What to work on:
(A) Please repeat the passage of the configure-problem message between "Yeah, I did" and "not, why not?", inclusive.
(B) Carry on writing the configure-problem message from its last sentence.

Jules Bean wrote:
>
>
> Looks like a configure problem.
>
> Did you use ./configure? It seems bizarre that it hadn't substituted the
> /convert path...
Yeah, I did run configure, and it did bomb the first couple of times because
I hadn't installed the right libraries (didn't realize that I needed the
jpeg-devel libraries in addition to just the jpeg libs, that sort of thing),
but once I made it all the way through all of the libraries, ./configure did
run okay with no complaints.
>
>
> Anyway, either your library installation failed entirely, or you haven't
> put them in places your system recognises.
>
> You're using redhat, right? If so, did you install the libraries via rpms?
> If not, why not?
>
Some I installed with rpm, some I didn't. When I started out on this, I was
having trouble finding all of the various files (a lot of enlightenment sites
on the WWW are apparently twenty minutes out of date and don't point to the
right stuff), so sometimes all I could find were tarballs. But in each case,
./configure+make+make install did appear to run correctly. For what it's
worth.

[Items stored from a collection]
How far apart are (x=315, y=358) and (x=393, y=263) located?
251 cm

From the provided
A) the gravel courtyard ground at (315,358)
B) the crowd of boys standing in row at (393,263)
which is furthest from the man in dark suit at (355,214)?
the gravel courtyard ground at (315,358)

Final answers:
(A)
Yeah, I did run configure, and it did bomb the first couple of times because
I hadn't installed the right libraries (didn't realize that I needed the
jpeg-devel libraries in addition to just the jpeg libs, that sort of thing),
but once I made it all the way through all of the libraries, ./configure did
run okay with no complaints.
>
>
> Anyway, either your library installation failed entirely, or you haven't
> put them in places your system recognises.
>
> You're using redhat, right? If so, did you install the libraries via rpms?
> If not, why not?

(B)
> If you *didn't* install them using rpm, did you in that case put them in
> /usr/local? If you put them in /usr/local, is /usr/local in your ld.conf?
> Have you rerun ldconfig since then?
Yes, the libraries which I recompiled did tend to install themselves in
/usr/local/lib. . . here's my /etc/ld.so.conf:
[michael@fred michael]$ cat /etc/ld.so.conf
/usr/X11R6/lib
/usr/i486-linuxaout/lib
/usr/i486-linux-libc5/lib
/usr/lib
/usr/local/include
/usr/local/lib
. . . and I have run ldconfig since updating that file. Before I did that, I
was getting the 'cannot find library (N)' errors mentioned in the
enlightenment FAQ.
>
>
> There's a few things to check, anyway ;-)
Yeah, been there. Maybe I'll go back over my libs again and rpm them, but I
suspect that it won't help.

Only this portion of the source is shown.